=== MATERIAL FOR THE TASK ===
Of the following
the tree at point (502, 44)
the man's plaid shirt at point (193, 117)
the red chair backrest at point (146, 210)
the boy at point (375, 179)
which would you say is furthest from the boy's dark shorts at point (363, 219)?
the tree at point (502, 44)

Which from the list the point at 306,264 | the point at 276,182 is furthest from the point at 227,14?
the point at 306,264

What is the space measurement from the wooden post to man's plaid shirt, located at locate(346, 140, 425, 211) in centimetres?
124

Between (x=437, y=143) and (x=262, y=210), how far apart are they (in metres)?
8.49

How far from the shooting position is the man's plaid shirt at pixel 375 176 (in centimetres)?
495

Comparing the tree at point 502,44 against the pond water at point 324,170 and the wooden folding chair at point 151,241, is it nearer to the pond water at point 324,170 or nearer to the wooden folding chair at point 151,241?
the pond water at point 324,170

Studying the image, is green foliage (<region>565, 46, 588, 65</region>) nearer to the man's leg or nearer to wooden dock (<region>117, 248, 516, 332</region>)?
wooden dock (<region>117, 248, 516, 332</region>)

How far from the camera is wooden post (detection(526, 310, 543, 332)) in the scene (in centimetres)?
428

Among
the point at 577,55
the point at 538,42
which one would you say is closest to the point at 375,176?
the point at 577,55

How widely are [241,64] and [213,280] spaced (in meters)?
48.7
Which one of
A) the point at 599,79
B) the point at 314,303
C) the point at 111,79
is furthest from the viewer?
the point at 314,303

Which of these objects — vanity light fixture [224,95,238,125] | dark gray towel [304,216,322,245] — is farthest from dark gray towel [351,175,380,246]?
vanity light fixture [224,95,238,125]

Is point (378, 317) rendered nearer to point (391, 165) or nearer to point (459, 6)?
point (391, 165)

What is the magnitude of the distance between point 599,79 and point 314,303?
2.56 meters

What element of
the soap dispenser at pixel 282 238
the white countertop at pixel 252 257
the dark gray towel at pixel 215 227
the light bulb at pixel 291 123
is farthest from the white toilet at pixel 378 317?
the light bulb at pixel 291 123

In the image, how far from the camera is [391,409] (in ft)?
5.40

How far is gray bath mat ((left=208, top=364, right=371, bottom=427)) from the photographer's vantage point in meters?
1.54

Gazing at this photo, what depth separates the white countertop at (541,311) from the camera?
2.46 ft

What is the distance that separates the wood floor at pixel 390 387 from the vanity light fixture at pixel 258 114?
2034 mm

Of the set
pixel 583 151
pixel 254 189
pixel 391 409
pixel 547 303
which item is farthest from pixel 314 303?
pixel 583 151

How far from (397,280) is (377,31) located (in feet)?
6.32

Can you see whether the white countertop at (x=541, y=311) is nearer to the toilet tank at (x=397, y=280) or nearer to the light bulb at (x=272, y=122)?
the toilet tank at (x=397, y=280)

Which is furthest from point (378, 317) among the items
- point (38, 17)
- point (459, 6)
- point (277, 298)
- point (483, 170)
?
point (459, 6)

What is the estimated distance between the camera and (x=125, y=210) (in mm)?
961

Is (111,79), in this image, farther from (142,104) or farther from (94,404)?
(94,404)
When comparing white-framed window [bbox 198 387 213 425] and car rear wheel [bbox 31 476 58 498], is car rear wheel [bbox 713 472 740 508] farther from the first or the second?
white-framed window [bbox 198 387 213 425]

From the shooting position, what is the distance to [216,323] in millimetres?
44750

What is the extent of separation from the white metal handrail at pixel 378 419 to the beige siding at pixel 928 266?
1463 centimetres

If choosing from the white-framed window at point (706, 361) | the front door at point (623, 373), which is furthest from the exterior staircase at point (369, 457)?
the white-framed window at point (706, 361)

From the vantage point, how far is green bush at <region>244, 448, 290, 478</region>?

=== GOAL ===
Render the material from the line containing "What is the extent" through the last line as a JSON list of strings, one string per line, with blank lines omitted.

=== WRITTEN ANSWER ===
[
  "What is the extent of separation from the white metal handrail at pixel 378 419 to the beige siding at pixel 928 266?",
  "1463 centimetres",
  "If choosing from the white-framed window at point (706, 361) | the front door at point (623, 373), which is furthest from the exterior staircase at point (369, 457)?",
  "the white-framed window at point (706, 361)",
  "From the vantage point, how far is green bush at <region>244, 448, 290, 478</region>?"
]